◆ 課題 1 ◆
東本昌平のエッセイを紹介する文章について、次の問いに答えよ。
(a) 東本昌平氏が画業40周年を迎えたのは何年か。
(b) 画集『東本昌平Artworks PRIDE』はどの出版社から刊行されたか。
(c) 「札をとりに来る」とはどういう意味の隠語か。
◆ 課題 2 ◆
東本昌平のエッセイ「日が悪い」を、示されている最後の文の後から書き継げ。

◆ 提示文 ◆
----
漫画『キリン』の作者としても有名な東本昌平 氏は、2022年に画業40周年を迎えました。漫画作品のみならず、『ミスター・バイクBG』『東本昌平RIDE』など、ライダーにはバイク雑誌の表紙でもおなじみでしょう。このたび、画業40周年の節目に画集『東本昌平Artworks PRIDE』(上下巻)をモーターマガジン社より刊行。その発売を記念し、過去のRIDEで掲載した巻末エッセイを装画と合わせ、webオートバイで初公開します。

【エッセイ】「日が悪い」(文・絵:東本昌平)

画像: 【エッセイ】「日が悪い」(文・絵:東本昌平)

 昼近くまで、バイクを洗車したりながめたりでぐずぐずすると、春の甘いかおりに誘われて外に出る。
 平日だが、なんとなく道はすいている。体が慣れるまでゆっくりと流すのだが、幹線道路に出ても、まだ行く先が決まらない。
 信号待ちをしていて、5~6台うしろで白バイが札をあずけにきているのに気がついた。
 「札をあずける」とは、違反をするだろうと目をつけられる、という隠語で、「札をとりに来る」は、つかまえる、という意味である。もちろんあずけっぱなしという場合もある。
----
[データセットの抜粋]
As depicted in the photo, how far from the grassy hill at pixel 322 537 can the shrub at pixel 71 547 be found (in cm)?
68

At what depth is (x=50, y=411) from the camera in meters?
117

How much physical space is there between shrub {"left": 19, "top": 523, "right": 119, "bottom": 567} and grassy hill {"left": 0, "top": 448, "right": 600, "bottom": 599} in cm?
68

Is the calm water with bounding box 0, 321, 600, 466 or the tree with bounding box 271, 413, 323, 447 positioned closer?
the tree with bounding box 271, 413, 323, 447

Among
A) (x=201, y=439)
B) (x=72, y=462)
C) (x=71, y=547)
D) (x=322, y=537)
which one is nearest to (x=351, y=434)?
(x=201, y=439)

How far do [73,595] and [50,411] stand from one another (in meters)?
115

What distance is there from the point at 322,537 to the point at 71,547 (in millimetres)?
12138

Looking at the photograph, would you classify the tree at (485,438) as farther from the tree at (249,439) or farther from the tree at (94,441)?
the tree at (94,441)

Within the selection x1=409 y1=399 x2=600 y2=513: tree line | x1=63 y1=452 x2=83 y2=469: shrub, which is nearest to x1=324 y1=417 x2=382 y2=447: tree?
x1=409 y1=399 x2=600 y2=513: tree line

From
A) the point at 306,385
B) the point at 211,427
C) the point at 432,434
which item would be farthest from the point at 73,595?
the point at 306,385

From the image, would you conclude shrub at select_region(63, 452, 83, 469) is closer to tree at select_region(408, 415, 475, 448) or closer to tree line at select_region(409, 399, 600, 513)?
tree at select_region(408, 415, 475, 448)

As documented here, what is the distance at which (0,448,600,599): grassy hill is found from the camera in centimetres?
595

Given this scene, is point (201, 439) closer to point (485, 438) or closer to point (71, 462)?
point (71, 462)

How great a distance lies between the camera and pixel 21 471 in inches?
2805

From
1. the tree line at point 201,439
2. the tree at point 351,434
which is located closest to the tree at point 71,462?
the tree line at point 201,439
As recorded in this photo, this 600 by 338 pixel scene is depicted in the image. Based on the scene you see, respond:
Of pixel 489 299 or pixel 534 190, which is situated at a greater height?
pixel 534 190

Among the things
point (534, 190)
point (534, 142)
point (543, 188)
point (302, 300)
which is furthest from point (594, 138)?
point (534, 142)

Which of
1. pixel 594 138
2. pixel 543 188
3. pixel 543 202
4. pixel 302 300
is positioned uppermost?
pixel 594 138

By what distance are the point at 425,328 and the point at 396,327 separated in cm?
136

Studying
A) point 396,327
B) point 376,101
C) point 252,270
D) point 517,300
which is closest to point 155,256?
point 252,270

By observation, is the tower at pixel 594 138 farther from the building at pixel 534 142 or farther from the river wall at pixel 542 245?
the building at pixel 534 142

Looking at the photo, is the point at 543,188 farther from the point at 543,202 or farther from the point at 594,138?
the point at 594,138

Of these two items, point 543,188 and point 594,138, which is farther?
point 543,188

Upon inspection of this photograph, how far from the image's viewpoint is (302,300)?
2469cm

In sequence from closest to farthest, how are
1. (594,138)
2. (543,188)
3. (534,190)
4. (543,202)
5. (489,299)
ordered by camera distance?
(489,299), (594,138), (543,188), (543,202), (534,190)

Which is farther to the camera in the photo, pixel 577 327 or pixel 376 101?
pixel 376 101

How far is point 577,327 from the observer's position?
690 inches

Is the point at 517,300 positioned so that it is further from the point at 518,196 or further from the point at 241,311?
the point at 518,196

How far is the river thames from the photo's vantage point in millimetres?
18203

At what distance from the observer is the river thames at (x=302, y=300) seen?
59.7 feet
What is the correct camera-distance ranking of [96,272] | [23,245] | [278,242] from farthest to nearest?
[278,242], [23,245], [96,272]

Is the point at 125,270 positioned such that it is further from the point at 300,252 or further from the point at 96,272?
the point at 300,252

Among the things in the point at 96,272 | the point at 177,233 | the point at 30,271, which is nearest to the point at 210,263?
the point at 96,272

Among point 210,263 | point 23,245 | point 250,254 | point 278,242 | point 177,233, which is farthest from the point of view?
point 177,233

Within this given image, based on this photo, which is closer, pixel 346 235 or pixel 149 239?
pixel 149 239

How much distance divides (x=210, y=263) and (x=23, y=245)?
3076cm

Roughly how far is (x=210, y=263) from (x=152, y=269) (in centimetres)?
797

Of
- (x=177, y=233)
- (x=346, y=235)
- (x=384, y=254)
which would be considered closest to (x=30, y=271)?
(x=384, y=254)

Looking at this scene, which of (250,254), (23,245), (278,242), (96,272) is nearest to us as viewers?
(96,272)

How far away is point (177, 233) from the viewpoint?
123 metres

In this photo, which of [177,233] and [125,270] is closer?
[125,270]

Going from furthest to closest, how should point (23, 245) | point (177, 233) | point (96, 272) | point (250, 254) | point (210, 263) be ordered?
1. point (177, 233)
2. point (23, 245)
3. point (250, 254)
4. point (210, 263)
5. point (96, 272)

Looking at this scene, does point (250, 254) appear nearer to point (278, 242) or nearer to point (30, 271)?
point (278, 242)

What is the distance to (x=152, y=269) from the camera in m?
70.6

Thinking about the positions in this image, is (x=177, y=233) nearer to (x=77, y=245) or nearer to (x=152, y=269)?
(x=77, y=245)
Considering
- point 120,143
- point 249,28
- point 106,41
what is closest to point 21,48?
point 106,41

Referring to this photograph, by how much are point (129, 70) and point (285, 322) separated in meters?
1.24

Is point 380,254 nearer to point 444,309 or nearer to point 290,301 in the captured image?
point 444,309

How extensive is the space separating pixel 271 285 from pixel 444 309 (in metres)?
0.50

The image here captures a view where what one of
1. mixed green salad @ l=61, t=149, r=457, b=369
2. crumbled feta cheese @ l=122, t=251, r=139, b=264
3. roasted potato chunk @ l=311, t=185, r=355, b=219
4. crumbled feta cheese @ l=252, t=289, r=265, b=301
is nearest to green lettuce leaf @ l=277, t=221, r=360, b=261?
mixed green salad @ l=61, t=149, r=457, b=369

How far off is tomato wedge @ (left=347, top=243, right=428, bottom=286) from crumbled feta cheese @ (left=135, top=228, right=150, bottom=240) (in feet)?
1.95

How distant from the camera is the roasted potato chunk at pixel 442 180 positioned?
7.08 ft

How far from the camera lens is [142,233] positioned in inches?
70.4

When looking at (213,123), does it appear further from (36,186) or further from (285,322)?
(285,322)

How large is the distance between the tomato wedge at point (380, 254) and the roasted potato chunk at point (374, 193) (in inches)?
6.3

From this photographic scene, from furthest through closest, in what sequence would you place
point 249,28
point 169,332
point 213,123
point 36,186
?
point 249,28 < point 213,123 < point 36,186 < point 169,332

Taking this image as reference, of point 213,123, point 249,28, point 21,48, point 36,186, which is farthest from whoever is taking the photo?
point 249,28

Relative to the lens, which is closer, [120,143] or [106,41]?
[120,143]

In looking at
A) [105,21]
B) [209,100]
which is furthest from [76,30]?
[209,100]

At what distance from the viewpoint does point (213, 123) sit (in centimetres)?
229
----
◆ 解答 1 ◆
(a) 2022年
(b) モーターマガジン社
(c) つかまえる、という意味

◆ 解答 2 ◆
 このぶんだと、この先だいぶ出張って店開きをしているにちがいない。クワバラクワバラである。気づかれたと見るや、白バイは横にそれて行く。
「こりゃ今日一日、目はねェな。日が悪りィや」
 かと言って、引き返すのもシャクである。
 ハンドルを南に向けたものの、前を見るより、バックミラーで後ろを見っぱなしの運転だ。
 案の定2ヶ所でネズミ捕り、三京の料金所前では、覆面パトカーが入れかわりたちかわり、客をさばいていく。
「とんだかき入れ時だぜ、まったくかわいげがねえや」
 この歳になると、拗ねもしなきゃ腹もたたないが、「つぎは我身よ」である。

 おかげで、倍疲れるものの、半分も進まない。こうなると、幹線道路より裏道をつないで行ったほうが楽しく走れる。
 裏街道から住宅地を抜け、鎌倉山を駆け上がる。くねくねと細い道から江ノ電をまたぐと海に出る。
 海岸沿いにあるその店に着いたときには、あけたばかりなのかマスターひとりだった。

「コーヒーを」
 マスターはうなづいて、カウンターに入る。

「今年に入ってから、はじめてじゃない?」
 ニコニコとコーヒーを落としながらマスターがきく。
「うーん、そうなるかなあ」
 店の前に広がる海は穏やかで、波のくる気配もないのにサーファーがひとり浮かんでいる。
 近年、海の家を建てられないほど砂浜が減少して、海が道までせまっている。
 その道をクルマとバイクがゆっくりと通りすぎる。
 うまいコーヒーが、運転で張りつめた神経をほぐしてゆくのがわかる。

「B吉とは昔からのつき合いなんだってェ!?」
「アイツどうしてる?」
「うん、毎週来てるよ」
「そう…」
「この夏、里に帰るらしいよ」
「うん」
「B吉の郷里に行ったことあるの?」
「ははっ、若い頃いっしょにね、バイクで4日がかりでたどりつく珍道中さ」
「ああ、あの話ね。B吉も今までで一番のツーリングだったって言ってたな」
「………。」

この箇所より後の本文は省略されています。